New Delhi, June 19 (IANS) Dealing a blow to the Delhi government’s efforts to revive the issue of the World Heritage City status for the national capital, Minister of State for Culture Mahesh Sharma said Friday that the decision is postponed for now. The minister was noncommittal about vying for the tag next year too.
“The decision is deferred for the time being,” Sharma told IANS, without explaining the reasons behind the decision, They are not reconsidering the decision next year, he added.
The centre has withdrawn Delhi’s nomination for the tag last month, just a month before UNESCO was to review nominations from across the world. The Delhi government had
approached the centre last week to review the decision.
Reacting to the minister’s comment, A.G.K. Menon, Convenor of the Indian National Trust for Art and Cultural Heritage (INTACH) said that the decision spells enormous loss for Delhi.
“All our hard work in the last five years has been wasted.
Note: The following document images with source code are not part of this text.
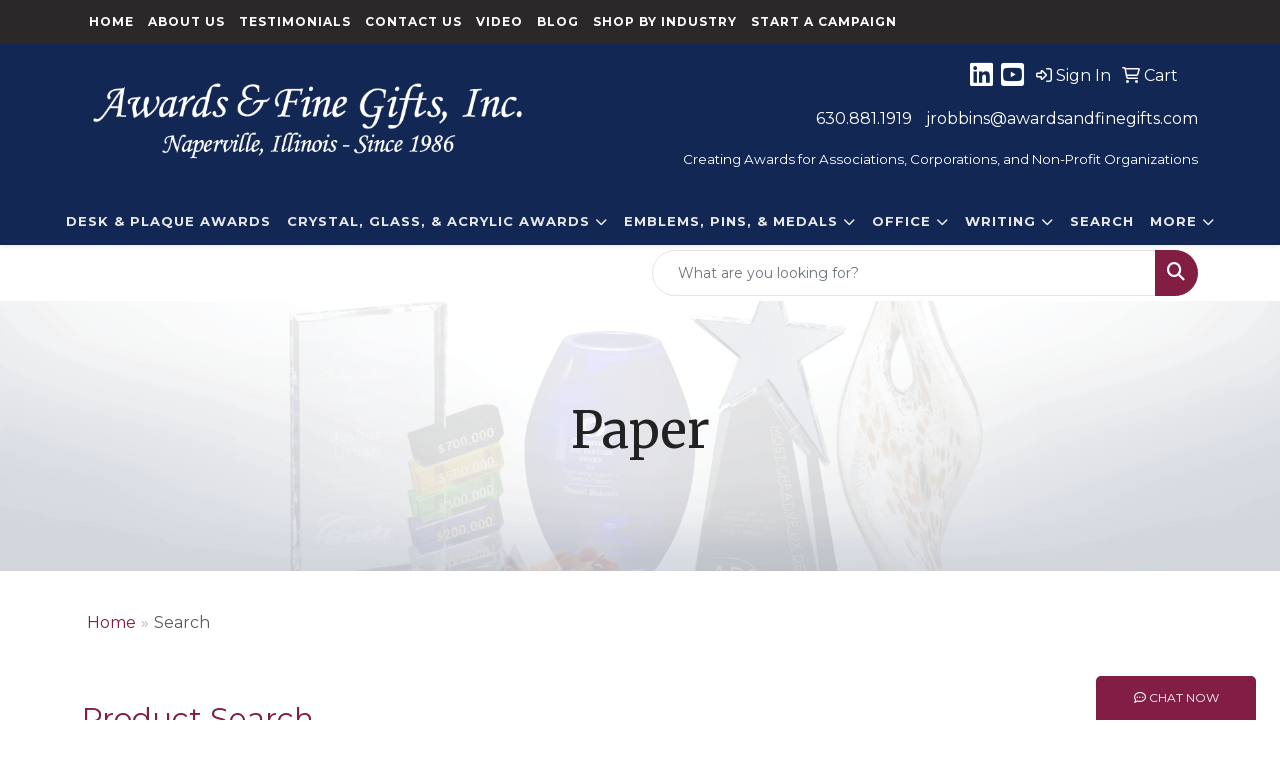

--- FILE ---
content_type: text/html
request_url: https://www.awardsandfinegifts.com/we/we.dll/LiveChatCheck
body_size: 210
content:
0	The group you are trying to contact is currently unavailable because it is after hours.  Please try again later.	0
The benefit was tangible and enormous. It could have helped the tourist flow a lot. Statistics from all over
the world show that tourism has benefited in a massive way from the heritage tag,” Menon told IANS.
The previous Congress government had sent the nomination to UNESCO in 2012 and the final dossier was prepared by INTACH was sent last January last year. The two designated sites were the walled city of Shahjahanabad and the Lutyens’s Bungalow Zone.
The centre has earlier claimed that the decision has been taken because it would hamper the infrastructure and development activity in the capital.
“We took the decision after having long discussion on the issue with the urban development ministry. We came to the conclusion that once the heritage tag is there, it will hamper some construction in the city plans and land use plans, so it will become difficult,” Sharma was quoted sas aying last month.
However, Menon contradicted the claim of restrictions on development.
“Since both the designated sites are already protected sites in the Master Plan of Delhi, there is no question of imposing restrictions by UNESCO. The heritage tag is not going to hamper any development activity. There are over 220 heritage sites in the world and nowhere it is affecting construction work. The total area covered by the bid was
only two per cent of the NCT of Delhi’s total area,” said Menon.
Delhi’s loss could be to the advvantage of Mumbai or Ahmebad next year, which are potential contenders for the UNESCO tag. However, Menon felt that being an eternal optimistic, he will pitch for Delhi in the coming years too.
“I hope that if not the next year, may be in the coming years, Delhi will vie for the tag. Being an eternal optimist, I am not ready to give up,” said Menon.
Three of Delhi heritage sites, the Red Fort, the Qutub Minar and Humayun’s Tomb,
are in the list of UNESCO’s 1,000-odd World Heritage Sites. However, no Indian city has earned the title of a World Heritage City.